Give every entry below again, exactly as written, and skip the images.

Collected data:
□ □ □ □ □ □ □
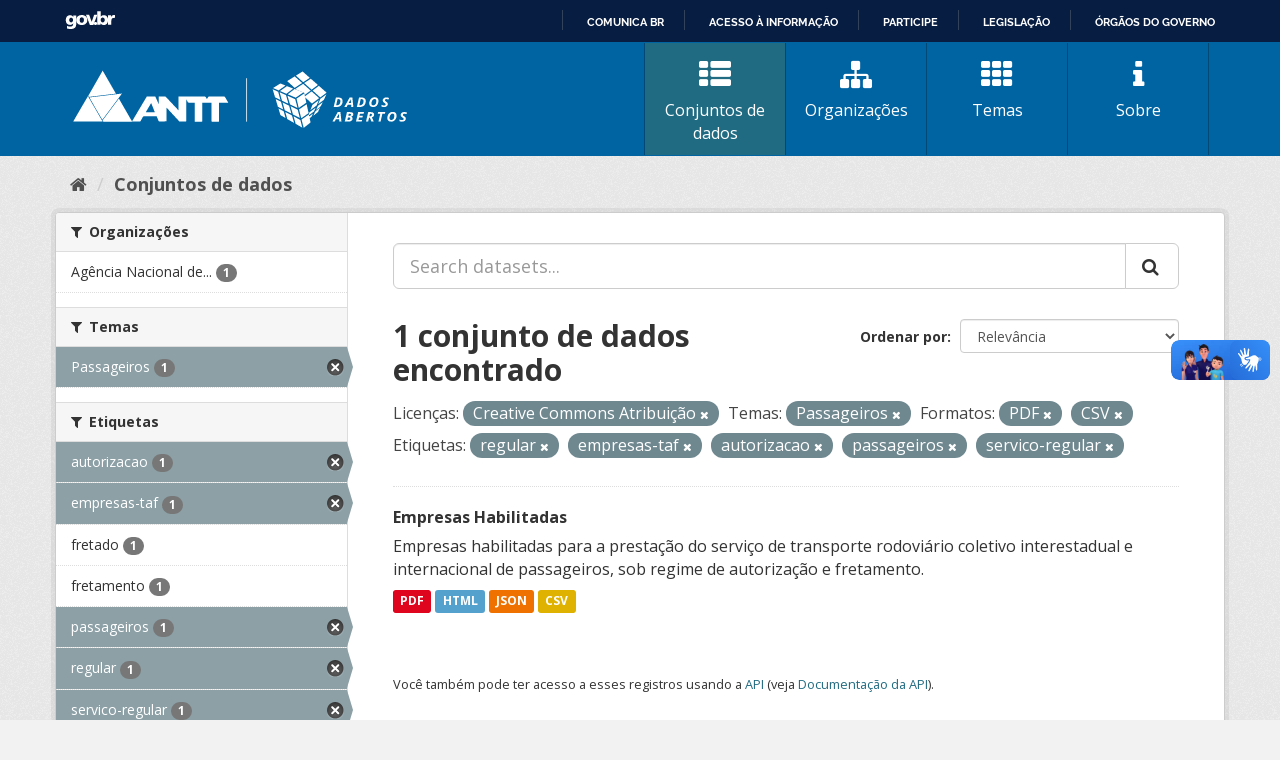

--- FILE ---
content_type: text/html; charset=utf-8
request_url: https://dados.antt.gov.br/fanstatic/vendor/:version:2019-07-31T12:35:57.51/:bundle:bootstrap/js/bootstrap.min.js;jed.min.js;moment-with-locales.js;select2/select2.min.js
body_size: 246
content:
<html><head><title>Request Rejected</title></head><body>The requested URL was rejected. Please consult with your administrator.<br><br>Your support ID is: 4431997515849937018<br><br><a href='javascript:history.back();'>[Go Back]</a></body></html>

--- FILE ---
content_type: text/html; charset=utf-8
request_url: https://dados.antt.gov.br/fanstatic/base/:version:2019-07-31T12:35:57.50/:bundle:plugins/jquery.inherit.min.js;plugins/jquery.proxy-all.min.js;plugins/jquery.url-helpers.min.js;plugins/jquery.date-helpers.min.js;plugins/jquery.slug.min.js;plugins/jquery.slug-preview.min.js;plugins/jquery.truncator.min.js;plugins/jquery.masonry.min.js;plugins/jquery.form-warning.min.js;plugins/jquery.images-loaded.min.js;sandbox.min.js;module.min.js;pubsub.min.js;client.min.js;notify.min.js;i18n.min.js;main.min.js;modules/select-switch.min.js;modules/slug-preview.min.js;modules/basic-form.min.js;modules/confirm-action.min.js;modules/api-info.min.js;modules/autocomplete.min.js;modules/custom-fields.min.js;modules/data-viewer.min.js;modules/table-selectable-rows.min.js;modules/resource-form.min.js;modules/resource-upload-field.min.js;modules/resource-reorder.min.js;modules/resource-view-reorder.min.js;modules/follow.min.js;modules/activity-stream.min.js;modules/dashboard.min.js;modules/resource-view-embed.min.js;view-filters.min.js;modules/resource-view-filters-form.min.js;modules/resource-view-filters.min.js;modules/table-toggle-more.min.js;modules/dataset-visibility.min.js;modules/media-grid.min.js;modules/image-upload.min.js;modules/followers-counter.min.js
body_size: 246
content:
<html><head><title>Request Rejected</title></head><body>The requested URL was rejected. Please consult with your administrator.<br><br>Your support ID is: 4431997515827947840<br><br><a href='javascript:history.back();'>[Go Back]</a></body></html>

--- FILE ---
content_type: text/css
request_url: https://dados.antt.gov.br/fanstatic/antt_theme/:version:2019-08-16T00:24:37.83/components/footer.css
body_size: 1270
content:
footer {
    background: #0064A3;
    color: white;
    padding: 2.75rem 0;
    margin-top: 5rem;
}

footer .row {
    display: -webkit-flex; /* Safari */
    -webkit-align-items: flex-start; /* Safari 7.0+ */
    display: flex;
    align-items: flex-start;
}

footer h4 {
    margin-bottom: 0.75rem;
}

footer p {
    margin: 0;
    font-weight: 300;
}

footer .address p {
    max-width: 270px;
}

.logo-container {
    align-self: flex-end;
    padding-bottom: 12px;
}

footer a, 
footer a:hover, 
footer a:visited {
    color:white;
    display: block;
}

footer .debug {
    margin: 0;
    text-align: center;
    margin-top: 44px;
}

/* RESPONSIVO */

/* Tablet */
@media (max-width: 992px) {
    footer .row {
        display: block;
    }

    footer .address,
    footer .contacts {
        text-align: center;
    }

    footer .address p {
        margin: 0 auto;
    }

    footer .logo-footer {
        text-align: center;
    }
    
    footer .logo-footer img {
        width: 300px;
        margin-top: 44px;
    }
}

/* Mobile */
@media (max-width:767px) {
    footer .contacts {
        margin-top: 44px;
    }
    footer .logo-footer {
        margin-top: 44px;
    }
}
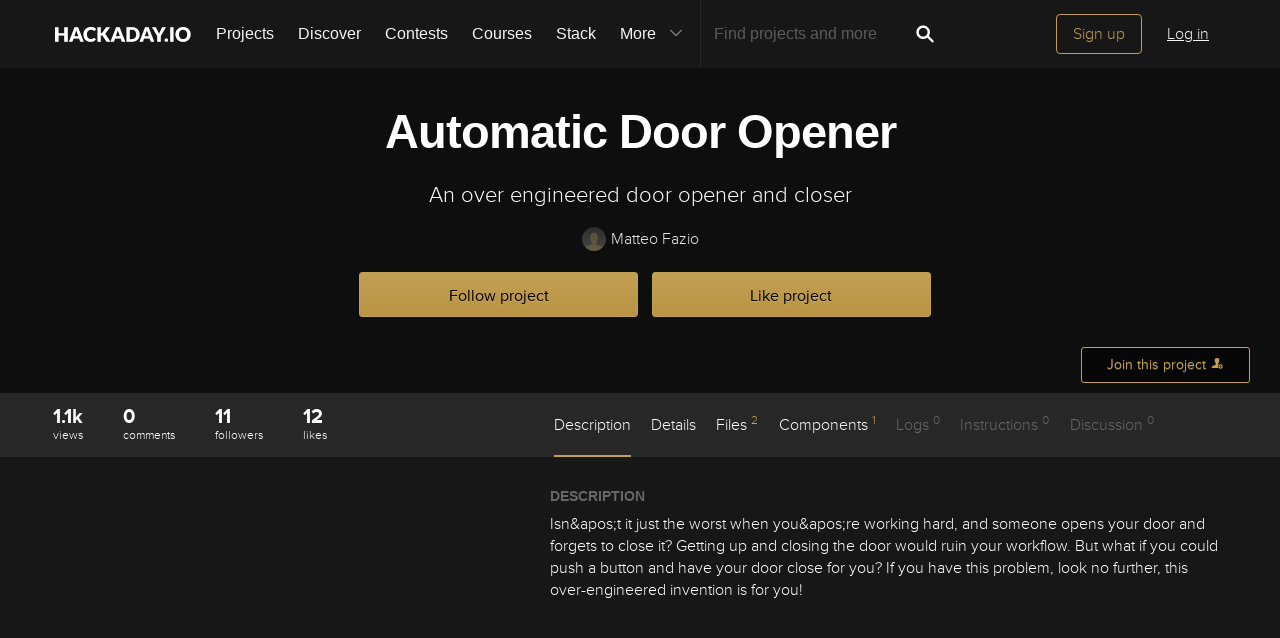

--- FILE ---
content_type: image/svg+xml; charset=utf-8
request_url: https://hackaday.io/captcha.jpg
body_size: 2225
content:
<svg xmlns="http://www.w3.org/2000/svg" width="110" height="40" viewBox="0,0,110,40"><rect width="100%" height="100%" fill="rgb(23,23,23)"/><path d="M21 6 C44 8,49 24,105 25" stroke="#a84cd3" fill="none"/><path d="M2 34 C39 29,40 38,92 33" stroke="#68de5b" fill="none"/><path d="M8 12 C52 17,68 9,94 2" stroke="#ebed71" fill="none"/><path fill="rgb(193,159,84)" d="M10.47 26.41L10.52 23.22L13.73 23.18L13.74 26.44L16.96 26.41L16.97 19.91L13.80 20.00L13.76 16.71L17.02 16.72L17.15 10.34L13.76 10.20L13.76 13.45L10.54 13.49L10.57 10.27L12.20 10.27L12.16 6.98L18.62 6.94L18.68 10.25L20.28 10.22L20.26 16.71L18.69 16.76L18.59 19.91L20.29 19.99L20.23 26.43L18.70 26.52L18.68 29.75L12.19 29.76L12.23 26.55L10.48 26.43"/><path fill="rgb(193,159,84)" d="M26.03 7.05L35.79 7.06L35.67 13.44L34.21 13.60L34.19 10.33L32.52 10.28L32.57 26.59L34.01 26.41L34.10 29.74L27.56 29.70L27.69 26.58L29.15 26.41L29.13 10.15L27.65 10.29L27.63 13.53L26.07 13.59L26.01 7.03"/><path fill="rgb(193,159,84)" d="M43.08 20.05L41.44 20.03L41.37 13.46L51.17 13.51L51.16 16.75L49.51 16.72L49.50 19.96L47.95 20.04L47.88 23.22L46.25 23.22L46.19 26.40L49.59 26.56L49.54 23.25L51.11 23.20L51.17 29.76L41.37 29.71L41.31 26.40L43.12 26.59L42.97 23.18L44.69 23.28L44.69 20.03L46.25 19.97L46.36 16.82L42.97 16.68L43.00 19.96"/><path fill="rgb(193,159,84)" d="M61.67 19.95L60.06 19.97L60.13 26.54L63.41 26.57L63.42 16.83L61.62 16.65L61.70 19.98ZM55.11 10.15L55.31 7.10L60.07 6.98L60.12 16.78L61.72 16.75L61.73 13.51L64.88 13.41L64.99 16.78L66.69 16.85L66.53 26.44L65.03 26.57L64.89 29.68L58.51 29.80L58.48 26.52L56.93 26.59L56.83 10.24L55.22 10.26"/><path fill="rgb(193,159,84)" d="M72.26 23.24L72.25 13.48L75.42 13.40L75.60 23.33L78.83 23.31L78.81 13.54L81.93 13.42L82.01 23.24L80.43 23.29L80.46 26.57L78.77 26.50L78.70 29.68L75.47 29.71L75.43 26.41L73.94 26.55L73.87 23.23L72.24 23.23"/><path fill="rgb(193,159,84)" d="M86.14 29.81L86.01 26.44L87.77 26.57L87.71 10.26L86.02 10.20L86.10 7.02L90.88 6.94L90.94 16.74L92.49 16.67L92.65 13.58L95.82 13.50L95.82 16.75L97.51 16.82L97.52 29.82L94.24 29.79L94.22 16.77L92.56 16.73L92.48 19.91L90.93 19.98L90.98 29.79L86.14 29.82"/></svg>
□ □ □ □ □ □ □
- [ANSWER SPACE]
--- FILE ---
content_type: text/html; charset=utf-8
request_url: https://dados.antt.gov.br/fanstatic/vendor/:version:2019-07-31T12:35:57.51/:bundle:bootstrap/js/bootstrap.min.js;jed.min.js;moment-with-locales.js;select2/select2.min.js
body_size: 246
content:
<html><head><title>Request Rejected</title></head><body>The requested URL was rejected. Please consult with your administrator.<br><br>Your support ID is: 4431997515849937018<br><br><a href='javascript:history.back();'>[Go Back]</a></body></html>

--- FILE ---
content_type: text/html; charset=utf-8
request_url: https://dados.antt.gov.br/fanstatic/base/:version:2019-07-31T12:35:57.50/:bundle:plugins/jquery.inherit.min.js;plugins/jquery.proxy-all.min.js;plugins/jquery.url-helpers.min.js;plugins/jquery.date-helpers.min.js;plugins/jquery.slug.min.js;plugins/jquery.slug-preview.min.js;plugins/jquery.truncator.min.js;plugins/jquery.masonry.min.js;plugins/jquery.form-warning.min.js;plugins/jquery.images-loaded.min.js;sandbox.min.js;module.min.js;pubsub.min.js;client.min.js;notify.min.js;i18n.min.js;main.min.js;modules/select-switch.min.js;modules/slug-preview.min.js;modules/basic-form.min.js;modules/confirm-action.min.js;modules/api-info.min.js;modules/autocomplete.min.js;modules/custom-fields.min.js;modules/data-viewer.min.js;modules/table-selectable-rows.min.js;modules/resource-form.min.js;modules/resource-upload-field.min.js;modules/resource-reorder.min.js;modules/resource-view-reorder.min.js;modules/follow.min.js;modules/activity-stream.min.js;modules/dashboard.min.js;modules/resource-view-embed.min.js;view-filters.min.js;modules/resource-view-filters-form.min.js;modules/resource-view-filters.min.js;modules/table-toggle-more.min.js;modules/dataset-visibility.min.js;modules/media-grid.min.js;modules/image-upload.min.js;modules/followers-counter.min.js
body_size: 246
content:
<html><head><title>Request Rejected</title></head><body>The requested URL was rejected. Please consult with your administrator.<br><br>Your support ID is: 4431997515827947840<br><br><a href='javascript:history.back();'>[Go Back]</a></body></html>

--- FILE ---
content_type: text/css
request_url: https://dados.antt.gov.br/fanstatic/antt_theme/:version:2019-08-16T00:24:37.83/components/footer.css
body_size: 1270
content:
footer {
    background: #0064A3;
    color: white;
    padding: 2.75rem 0;
    margin-top: 5rem;
}

footer .row {
    display: -webkit-flex; /* Safari */
    -webkit-align-items: flex-start; /* Safari 7.0+ */
    display: flex;
    align-items: flex-start;
}

footer h4 {
    margin-bottom: 0.75rem;
}

footer p {
    margin: 0;
    font-weight: 300;
}

footer .address p {
    max-width: 270px;
}

.logo-container {
    align-self: flex-end;
    padding-bottom: 12px;
}

footer a, 
footer a:hover, 
footer a:visited {
    color:white;
    display: block;
}

footer .debug {
    margin: 0;
    text-align: center;
    margin-top: 44px;
}

/* RESPONSIVO */

/* Tablet */
@media (max-width: 992px) {
    footer .row {
        display: block;
    }

    footer .address,
    footer .contacts {
        text-align: center;
    }

    footer .address p {
        margin: 0 auto;
    }

    footer .logo-footer {
        text-align: center;
    }
    
    footer .logo-footer img {
        width: 300px;
        margin-top: 44px;
    }
}

/* Mobile */
@media (max-width:767px) {
    footer .contacts {
        margin-top: 44px;
    }
    footer .logo-footer {
        margin-top: 44px;
    }
}

--- FILE ---
content_type: image/svg+xml; charset=utf-8
request_url: https://hackaday.io/captcha.jpg
body_size: 2225
content:
<svg xmlns="http://www.w3.org/2000/svg" width="110" height="40" viewBox="0,0,110,40"><rect width="100%" height="100%" fill="rgb(23,23,23)"/><path d="M21 6 C44 8,49 24,105 25" stroke="#a84cd3" fill="none"/><path d="M2 34 C39 29,40 38,92 33" stroke="#68de5b" fill="none"/><path d="M8 12 C52 17,68 9,94 2" stroke="#ebed71" fill="none"/><path fill="rgb(193,159,84)" d="M10.47 26.41L10.52 23.22L13.73 23.18L13.74 26.44L16.96 26.41L16.97 19.91L13.80 20.00L13.76 16.71L17.02 16.72L17.15 10.34L13.76 10.20L13.76 13.45L10.54 13.49L10.57 10.27L12.20 10.27L12.16 6.98L18.62 6.94L18.68 10.25L20.28 10.22L20.26 16.71L18.69 16.76L18.59 19.91L20.29 19.99L20.23 26.43L18.70 26.52L18.68 29.75L12.19 29.76L12.23 26.55L10.48 26.43"/><path fill="rgb(193,159,84)" d="M26.03 7.05L35.79 7.06L35.67 13.44L34.21 13.60L34.19 10.33L32.52 10.28L32.57 26.59L34.01 26.41L34.10 29.74L27.56 29.70L27.69 26.58L29.15 26.41L29.13 10.15L27.65 10.29L27.63 13.53L26.07 13.59L26.01 7.03"/><path fill="rgb(193,159,84)" d="M43.08 20.05L41.44 20.03L41.37 13.46L51.17 13.51L51.16 16.75L49.51 16.72L49.50 19.96L47.95 20.04L47.88 23.22L46.25 23.22L46.19 26.40L49.59 26.56L49.54 23.25L51.11 23.20L51.17 29.76L41.37 29.71L41.31 26.40L43.12 26.59L42.97 23.18L44.69 23.28L44.69 20.03L46.25 19.97L46.36 16.82L42.97 16.68L43.00 19.96"/><path fill="rgb(193,159,84)" d="M61.67 19.95L60.06 19.97L60.13 26.54L63.41 26.57L63.42 16.83L61.62 16.65L61.70 19.98ZM55.11 10.15L55.31 7.10L60.07 6.98L60.12 16.78L61.72 16.75L61.73 13.51L64.88 13.41L64.99 16.78L66.69 16.85L66.53 26.44L65.03 26.57L64.89 29.68L58.51 29.80L58.48 26.52L56.93 26.59L56.83 10.24L55.22 10.26"/><path fill="rgb(193,159,84)" d="M72.26 23.24L72.25 13.48L75.42 13.40L75.60 23.33L78.83 23.31L78.81 13.54L81.93 13.42L82.01 23.24L80.43 23.29L80.46 26.57L78.77 26.50L78.70 29.68L75.47 29.71L75.43 26.41L73.94 26.55L73.87 23.23L72.24 23.23"/><path fill="rgb(193,159,84)" d="M86.14 29.81L86.01 26.44L87.77 26.57L87.71 10.26L86.02 10.20L86.10 7.02L90.88 6.94L90.94 16.74L92.49 16.67L92.65 13.58L95.82 13.50L95.82 16.75L97.51 16.82L97.52 29.82L94.24 29.79L94.22 16.77L92.56 16.73L92.48 19.91L90.93 19.98L90.98 29.79L86.14 29.82"/></svg>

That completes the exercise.